Des Africains dans une rue commerçante de Guanzhou, août 2013.
Des Africains dans une rue commerçante de Guanzhou, août 2013.Crédits : AFP
Ancien ambassadeur des Etats-Unis en Somalie et au Burkina Faso, David Shinn est l’un des plus grands experts américains de la Chinafrique. Professeur à l’université George Washington, il suit de près l’expansion militaire chinoise sur le continent.

La Chinafrique n’est pas seulement économique mais politique, dites-vous ?
Oui, tout à fait ! Les médias ont tendance à se concentrer sur l’histoire récente et il est vrai que depuis 2012, l’expansion chinoise sur le continent africain est remarquable. Il s’agit d’une expansion évidemment économique, mais aussi politique, diplomatique et militaire. Ce n’est pas nouveau, simplement les enjeux ont évolué. Dans les années 1950, la Chine soutenait les mouvements politiques indépendantistes et de libération nationale, notamment au Cameroun et dans de nombreux pays francophones. Il y avait dès cette époque des relations militaires importantes. Mais c’était un soutien essentiellement idéologique.

Il y a aussi une aide militaire ?
Dans les années 1960, 3 à 5 % des équipements militaires que l’on trouvait en Afrique venaient de Chine. Aujourd’hui, ce sont au moins 25 % de toutes les armes conventionnelles en Afrique qui sont chinoises. Bien plus, si l’on considère les armes légères. C’est un marché considérable. Un moyen de gagner de l’argent.

Par ailleurs, la Chine est très impliquée depuis les années 1990 dans les opérations de maintien de la paix sous la bannière onusienne. Elle est de loin le premier contributeur en termes d’hommes avec actuellement 2 664 casques bleus chinois déployés sur le continent. Il s’agit de policiers, d’experts, de logisticiens, mais aussi depuis peu de troupes combattantes déployées au Mali il y a deux ans et, depuis cette année, au Soudan du Sud. La Chine participe à sept opérations de maintien de la paix en Afrique. Sans compter, depuis 2008, la participation de deux frégates chinoises aux opérations anti-piraterie dans le golfe d’Aden.

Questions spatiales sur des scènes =
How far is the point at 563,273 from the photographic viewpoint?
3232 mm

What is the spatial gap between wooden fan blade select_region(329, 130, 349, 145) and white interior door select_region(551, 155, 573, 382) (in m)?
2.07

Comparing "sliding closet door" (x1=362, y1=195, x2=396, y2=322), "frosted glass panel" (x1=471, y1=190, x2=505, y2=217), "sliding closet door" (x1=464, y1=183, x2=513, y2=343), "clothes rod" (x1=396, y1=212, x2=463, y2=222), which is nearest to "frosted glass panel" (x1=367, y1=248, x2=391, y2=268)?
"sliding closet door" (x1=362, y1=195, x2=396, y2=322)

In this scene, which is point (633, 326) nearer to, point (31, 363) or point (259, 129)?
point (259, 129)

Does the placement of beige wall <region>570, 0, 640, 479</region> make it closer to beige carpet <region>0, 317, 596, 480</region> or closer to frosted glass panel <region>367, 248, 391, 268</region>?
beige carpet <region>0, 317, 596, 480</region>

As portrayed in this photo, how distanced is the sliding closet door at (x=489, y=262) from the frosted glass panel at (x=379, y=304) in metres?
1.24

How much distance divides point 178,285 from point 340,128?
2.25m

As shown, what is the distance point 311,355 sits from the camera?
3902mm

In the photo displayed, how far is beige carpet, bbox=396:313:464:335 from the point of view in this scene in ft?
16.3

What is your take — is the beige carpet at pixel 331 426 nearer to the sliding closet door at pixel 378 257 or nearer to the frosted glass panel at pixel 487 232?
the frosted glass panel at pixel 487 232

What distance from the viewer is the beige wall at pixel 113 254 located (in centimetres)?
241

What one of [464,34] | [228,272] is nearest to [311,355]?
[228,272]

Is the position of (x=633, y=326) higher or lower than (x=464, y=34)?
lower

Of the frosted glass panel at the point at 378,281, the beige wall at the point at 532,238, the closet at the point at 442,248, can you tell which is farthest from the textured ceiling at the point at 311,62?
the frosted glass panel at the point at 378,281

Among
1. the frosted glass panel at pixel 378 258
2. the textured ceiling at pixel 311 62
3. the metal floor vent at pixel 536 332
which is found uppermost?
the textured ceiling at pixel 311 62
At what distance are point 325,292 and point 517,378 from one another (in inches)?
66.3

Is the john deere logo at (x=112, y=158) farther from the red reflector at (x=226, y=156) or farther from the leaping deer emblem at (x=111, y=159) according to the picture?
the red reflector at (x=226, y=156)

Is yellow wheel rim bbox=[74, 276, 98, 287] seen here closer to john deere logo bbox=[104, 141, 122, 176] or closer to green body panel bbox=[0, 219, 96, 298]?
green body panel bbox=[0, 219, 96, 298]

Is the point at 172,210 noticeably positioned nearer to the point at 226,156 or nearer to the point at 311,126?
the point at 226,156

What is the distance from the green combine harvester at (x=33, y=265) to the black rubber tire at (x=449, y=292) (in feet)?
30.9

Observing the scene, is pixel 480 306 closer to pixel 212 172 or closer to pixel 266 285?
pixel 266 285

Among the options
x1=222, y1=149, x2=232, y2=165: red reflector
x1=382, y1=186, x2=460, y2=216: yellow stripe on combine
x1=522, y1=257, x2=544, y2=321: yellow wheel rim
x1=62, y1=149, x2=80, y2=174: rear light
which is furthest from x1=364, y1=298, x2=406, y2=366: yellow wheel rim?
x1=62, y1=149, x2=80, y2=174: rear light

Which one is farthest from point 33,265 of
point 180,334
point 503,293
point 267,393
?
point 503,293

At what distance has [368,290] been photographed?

Tâche demandée 1 =
Recopiez le passage du texte sur la Chinafrique qui va de « Il y a aussi » jusqu'à « gagner de l’argent. ».
Tâche demandée 2 =
Répondez à ces questions d'après le texte sur la Chinafrique :
(a) Quelle part des armes conventionnelles présentes aujourd'hui en Afrique est chinoise ?
(b) Combien de casques bleus chinois sont actuellement déployés sur le continent ?
(c) Depuis quelle année deux frégates chinoises participent-elles aux opérations anti-piraterie dans le golfe d'Aden ?
Tâche demandée 3 =
Poursuivez le texte sur la Chinafrique après sa dernière phrase.

Résultat de l'exercice 1 =
Il y a aussi une aide militaire ?
Dans les années 1960, 3 à 5 % des équipements militaires que l’on trouvait en Afrique venaient de Chine. Aujourd’hui, ce sont au moins 25 % de toutes les armes conventionnelles en Afrique qui sont chinoises. Bien plus, si l’on considère les armes légères. C’est un marché considérable. Un moyen de gagner de l’argent.

Résultat de l'exercice 2 =
(a) Au moins 25 %.
(b) 2 664.
(c) Depuis 2008.

Résultat de l'exercice 3 =
Pourquoi cette participation selon vous ?
D’abord c’est le signe d’une montée en puissance de la marine chinoise dans l’océan Indien. Ensuite, c’est un terrain d’apprentissage essentiel pour l’armée chinoise. Ces opérations leur permettent d’être en contact d’autres armées étrangères, et notamment des Etats-Unis, et d’apprendre de ces projections sur des terrains extérieurs.

Le projet d’une base militaire chinoise à Djibouti est-il l’une des évolutions de cette militarisation des relations sino-africaines ?
Cela n’a rien à voir avec la participation de la Chine aux opérations de l’ONU. Il s’agit pour Pékin d’une évolution du rôle stratégique essentiel de sa marine et notamment de sa participation aux opérations anti-piraterie. En octobre 2014, Pékin a signé un partenariat stratégique avec Djibouti afin de permettre à ses navires de mouiller dans la région et d’être ravitaillés en carburant et en vivres. Pour Pékin, les côtes du Kenya, de Tanzanie, de Djibouti et le Canal de Suez sont des zones stratégiques pour ses importations de matières premières.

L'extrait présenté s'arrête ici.